- What you need to do
Repeat each entry below exactly, omitting any picture it holds.

- Material provided
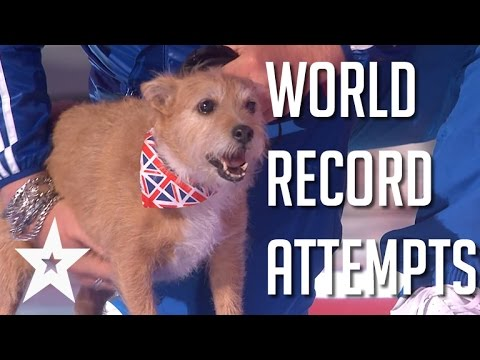 Craziest World Record Attempts | Got Talent Global
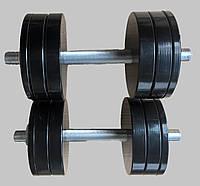 Гантели наборные металлические с покрытием 2*16 кг (Общий вес 32 кг) (металеві гантелі розбірні з покриттям)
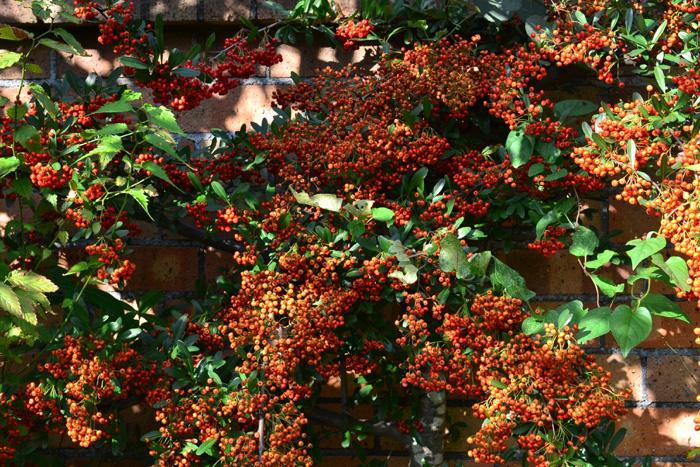 ピラカンサ  ピラカンサはバラ科の常緑の低木。初夏に白い花が咲いた後、秋に枝一面にびっしりと実がつきます。様々な実がなる木の中で、実つきの量としては、一番多い木のひとつではないでしょうか。昔から生垣にもよく使われている常緑樹です。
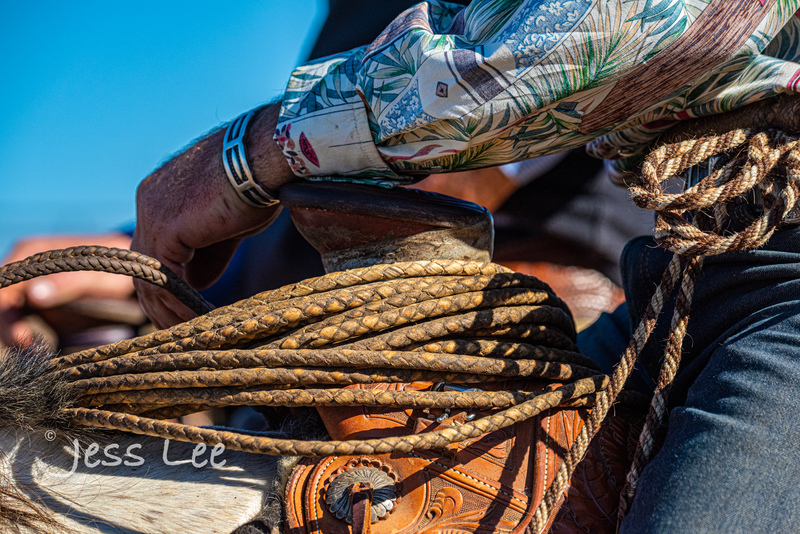 cowboy-gear-photos-1484(1).jpg :: Photos of the Equiptment Cowboy use in their work. Saddles, Spurs. Bits. ropes, cuffs, guns, photosgraphy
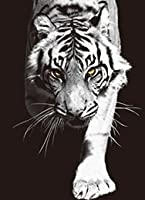 The 3D Art Company- Black and White Cats 3D Art Picture, 3D Lenticular Posters, Artwork Posters, Unique Wall Décor, Rare Art Decorations With Dozens to Choose From!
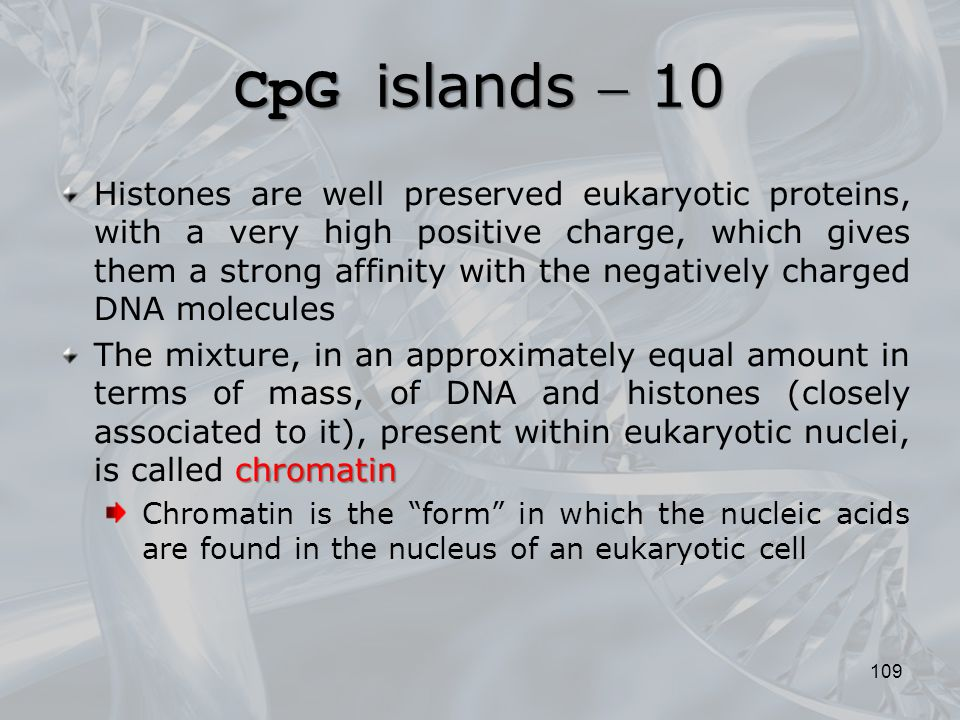 CpG islands  10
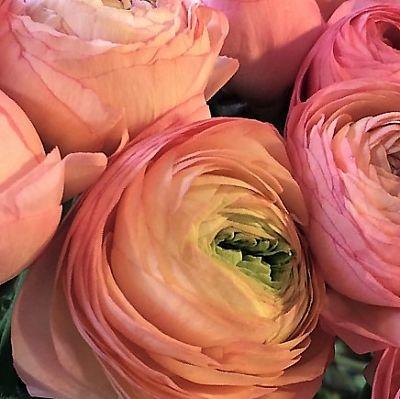 wholesale flowers | ranunculus tecate coral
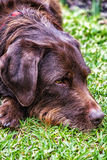 Brown labradoodle at rest Stock Image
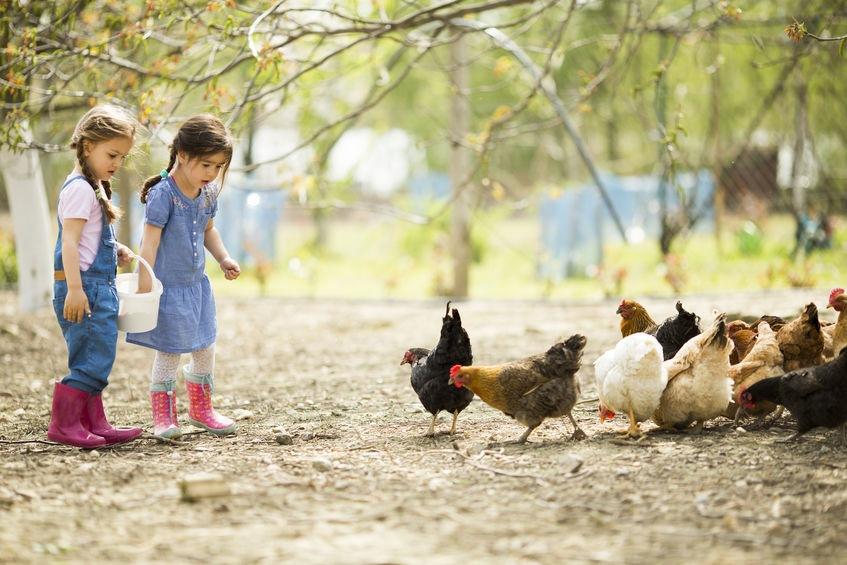Dve malé dievčatá kŕmia sliepky - Wellness Magazín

- Expected answer
 Craziest World Record Attempts | Got Talent Global
 Гантели наборные металлические с покрытием 2*16 кг (Общий вес 32 кг) (металеві гантелі розбірні з покриттям)
 ピラカンサ  ピラカンサはバラ科の常緑の低木。初夏に白い花が咲いた後、秋に枝一面にびっしりと実がつきます。様々な実がなる木の中で、実つきの量としては、一番多い木のひとつではないでしょうか。昔から生垣にもよく使われている常緑樹です。
 cowboy-gear-photos-1484(1).jpg :: Photos of the Equiptment Cowboy use in their work. Saddles, Spurs. Bits. ropes, cuffs, guns, photosgraphy
 The 3D Art Company- Black and White Cats 3D Art Picture, 3D Lenticular Posters, Artwork Posters, Unique Wall Décor, Rare Art Decorations With Dozens to Choose From!
 CpG islands  10
 wholesale flowers | ranunculus tecate coral
 Brown labradoodle at rest Stock Image
Dve malé dievčatá kŕmia sliepky - Wellness Magazín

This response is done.